Behzad-Behbahani A, Mojiri A, Tabei S Z, Farhadi-Andarabi A, Pouransari R, Yaghobi R, Rahsaz M, Banihashemi M, Malek-Hosseini S A, Javid A, Bahador A, Reisjalali A, Behzadi S, Salehipour M, Salahl A, Davari R, Janghorban P, Torb A, Salah A R
Clinical Virology Section, Organ Transplant Research Center, Namazi Hospital, Shiraz University of Medical Sciences, Shiraz, Iran.
Transplant Proc. 2005 Sep;37(7):3045-7. doi: 10.1016/j.transproceed.2005.07.039.
Chronic liver disease resulting from hepatitis B virus (HBV) and hepatitis C virus (HCV) infections is still a major concern in kidney recipients.

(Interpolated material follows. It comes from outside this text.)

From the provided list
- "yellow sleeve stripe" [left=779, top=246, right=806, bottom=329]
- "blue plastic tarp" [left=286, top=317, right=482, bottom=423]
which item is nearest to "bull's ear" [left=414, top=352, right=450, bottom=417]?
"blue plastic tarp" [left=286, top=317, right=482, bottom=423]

It is unclear whether HCV antibody status and markers of HBV infection are associated with renal dysfunction. Thus, we designed a study to investigate the incidence of HBV and HCV infection after renal transplantation and whether these infections alter graft function.

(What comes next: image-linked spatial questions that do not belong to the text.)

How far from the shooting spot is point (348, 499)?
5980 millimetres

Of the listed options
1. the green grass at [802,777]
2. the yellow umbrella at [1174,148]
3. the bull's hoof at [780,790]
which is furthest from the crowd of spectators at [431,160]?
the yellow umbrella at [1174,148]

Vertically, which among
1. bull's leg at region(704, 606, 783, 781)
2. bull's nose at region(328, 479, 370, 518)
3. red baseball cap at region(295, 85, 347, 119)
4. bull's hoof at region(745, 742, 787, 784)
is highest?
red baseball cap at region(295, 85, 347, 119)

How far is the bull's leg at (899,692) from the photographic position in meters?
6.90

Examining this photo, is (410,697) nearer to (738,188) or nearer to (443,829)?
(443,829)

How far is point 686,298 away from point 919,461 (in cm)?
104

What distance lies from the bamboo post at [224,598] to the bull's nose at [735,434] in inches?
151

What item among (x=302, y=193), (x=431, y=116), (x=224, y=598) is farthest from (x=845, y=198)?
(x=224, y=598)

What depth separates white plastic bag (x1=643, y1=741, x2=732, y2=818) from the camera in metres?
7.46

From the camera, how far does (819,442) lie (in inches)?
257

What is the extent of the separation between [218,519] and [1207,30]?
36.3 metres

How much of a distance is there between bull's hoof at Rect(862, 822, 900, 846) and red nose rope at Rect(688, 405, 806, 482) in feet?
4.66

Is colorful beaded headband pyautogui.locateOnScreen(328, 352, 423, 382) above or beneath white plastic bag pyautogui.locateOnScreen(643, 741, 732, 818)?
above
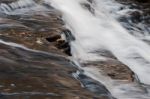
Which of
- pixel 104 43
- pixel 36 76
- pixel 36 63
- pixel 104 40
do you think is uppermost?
pixel 104 40

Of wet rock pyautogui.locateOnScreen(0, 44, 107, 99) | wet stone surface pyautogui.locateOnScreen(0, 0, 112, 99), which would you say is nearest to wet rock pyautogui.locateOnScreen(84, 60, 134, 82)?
wet stone surface pyautogui.locateOnScreen(0, 0, 112, 99)

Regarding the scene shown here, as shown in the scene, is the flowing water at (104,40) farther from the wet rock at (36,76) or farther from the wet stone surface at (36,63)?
the wet rock at (36,76)

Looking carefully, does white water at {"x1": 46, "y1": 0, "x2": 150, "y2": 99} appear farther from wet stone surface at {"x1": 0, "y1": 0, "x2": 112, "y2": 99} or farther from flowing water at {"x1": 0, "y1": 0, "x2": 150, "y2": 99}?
wet stone surface at {"x1": 0, "y1": 0, "x2": 112, "y2": 99}

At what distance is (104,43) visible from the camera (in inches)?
388

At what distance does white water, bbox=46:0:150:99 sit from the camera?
683 centimetres

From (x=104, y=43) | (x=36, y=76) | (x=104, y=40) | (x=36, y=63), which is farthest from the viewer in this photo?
(x=104, y=40)

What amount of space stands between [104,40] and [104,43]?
224 mm

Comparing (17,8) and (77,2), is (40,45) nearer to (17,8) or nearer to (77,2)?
(17,8)

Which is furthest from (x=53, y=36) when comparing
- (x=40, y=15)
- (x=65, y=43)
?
(x=40, y=15)

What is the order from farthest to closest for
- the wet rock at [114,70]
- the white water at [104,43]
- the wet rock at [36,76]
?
the wet rock at [114,70], the white water at [104,43], the wet rock at [36,76]

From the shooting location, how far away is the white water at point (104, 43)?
6832 millimetres

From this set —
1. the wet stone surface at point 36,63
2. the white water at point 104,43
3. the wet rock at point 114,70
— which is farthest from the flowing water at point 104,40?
the wet stone surface at point 36,63

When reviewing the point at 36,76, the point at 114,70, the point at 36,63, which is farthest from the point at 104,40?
the point at 36,76

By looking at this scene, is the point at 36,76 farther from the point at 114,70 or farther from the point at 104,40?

Fifty-eight patients who underwent renal transplantation participated in the study. Serum creatinine and aminotransferase levels were measured with standard automated analyzers. Anti-HCV antibodies were detected with an enzyme immunoassay, and a reverse transcriptase-polymerase chain reaction (RT-PCR) technique was used to test for HCV-RNA. Serological markers for HBV (HBsAg and anti-HBc antibody) were detected by enzyme immunoassay. All samples from patients who were seropositive for HBsAg or anti-HBc antibody were PCR-tested for HBV-DNA. A serum sample collected from living donors was tested for anti-HCV antibodies and serological markers for HBV. Serum creatinine and aminotransferase levels were also measured in living donors.

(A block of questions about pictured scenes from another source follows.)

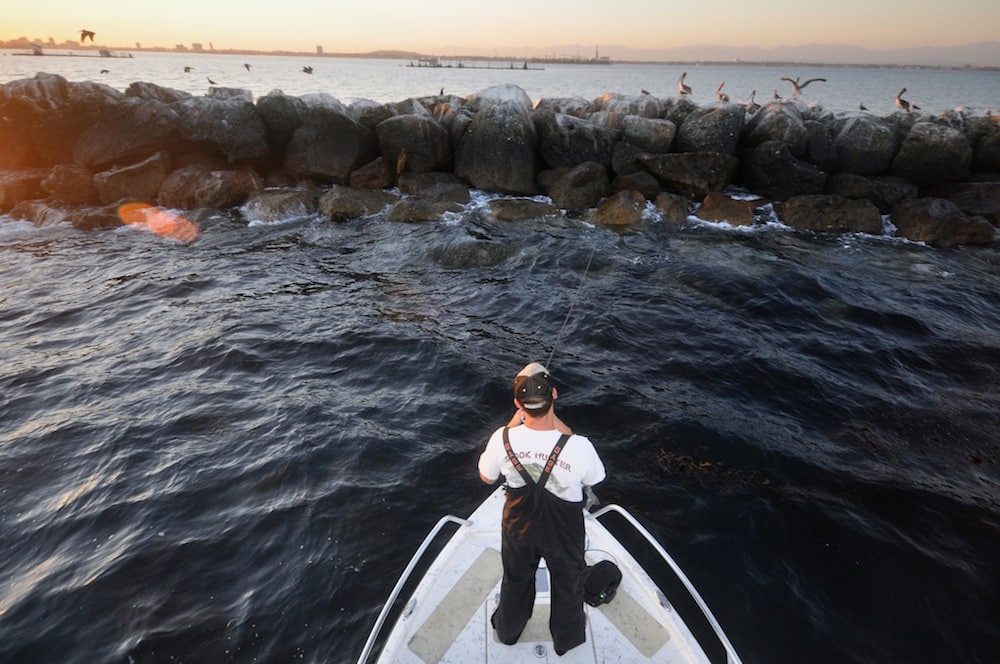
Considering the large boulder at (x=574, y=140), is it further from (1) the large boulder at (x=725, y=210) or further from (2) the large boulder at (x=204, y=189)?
(2) the large boulder at (x=204, y=189)

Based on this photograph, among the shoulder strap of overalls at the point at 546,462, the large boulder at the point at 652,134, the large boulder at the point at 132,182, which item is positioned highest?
the large boulder at the point at 652,134

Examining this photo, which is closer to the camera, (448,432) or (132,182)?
(448,432)

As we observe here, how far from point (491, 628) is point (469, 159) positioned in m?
20.1

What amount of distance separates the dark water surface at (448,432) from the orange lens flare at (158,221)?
103 inches

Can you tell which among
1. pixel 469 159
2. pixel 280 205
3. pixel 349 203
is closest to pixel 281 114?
pixel 280 205

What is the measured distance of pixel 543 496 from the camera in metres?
3.70

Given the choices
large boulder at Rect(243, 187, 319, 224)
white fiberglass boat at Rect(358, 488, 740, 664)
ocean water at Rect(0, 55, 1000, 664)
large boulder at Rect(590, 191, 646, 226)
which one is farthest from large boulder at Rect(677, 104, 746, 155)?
white fiberglass boat at Rect(358, 488, 740, 664)

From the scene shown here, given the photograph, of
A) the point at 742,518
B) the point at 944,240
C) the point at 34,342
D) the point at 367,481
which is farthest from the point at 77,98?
the point at 944,240

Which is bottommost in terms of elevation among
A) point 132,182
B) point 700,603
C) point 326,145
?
point 700,603

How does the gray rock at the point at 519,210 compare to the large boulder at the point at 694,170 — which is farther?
the large boulder at the point at 694,170

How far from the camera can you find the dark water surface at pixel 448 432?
5621 mm

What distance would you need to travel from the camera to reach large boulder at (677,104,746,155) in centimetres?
2070

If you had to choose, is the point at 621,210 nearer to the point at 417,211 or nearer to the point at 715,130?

Anti-HCV was not detected in serum samples of any cases before transplantation. However, 10 (17.2%) tested positive after transplantation. HCV-RNA was detected in 2 of the 10 patients (3.4% of all patients). None of the pretransplantation serum samples tested positive for HBsAg. However, anti-HBc antibody was identified in 8 (13.8%) of the 58 patients.. No HBV DNA was detected in serum samples of the patients with anti-HBc or HBsAg-positive. HBsAg was only detected in 1 (1.7%) recipient after transplantation. None of the 58 patients showed clinical signs or symptoms of renal dysfunction during the study period.
Our data suggest that, neither HBV nor HCV infection appears to cause or contribute to renal dysfunction in the early period (1 year) after renal transplantation. Nevertheless, a long-term consequence of chronic HBV or HCV liver disease or graft loss is not impossible in renal transplant recipients.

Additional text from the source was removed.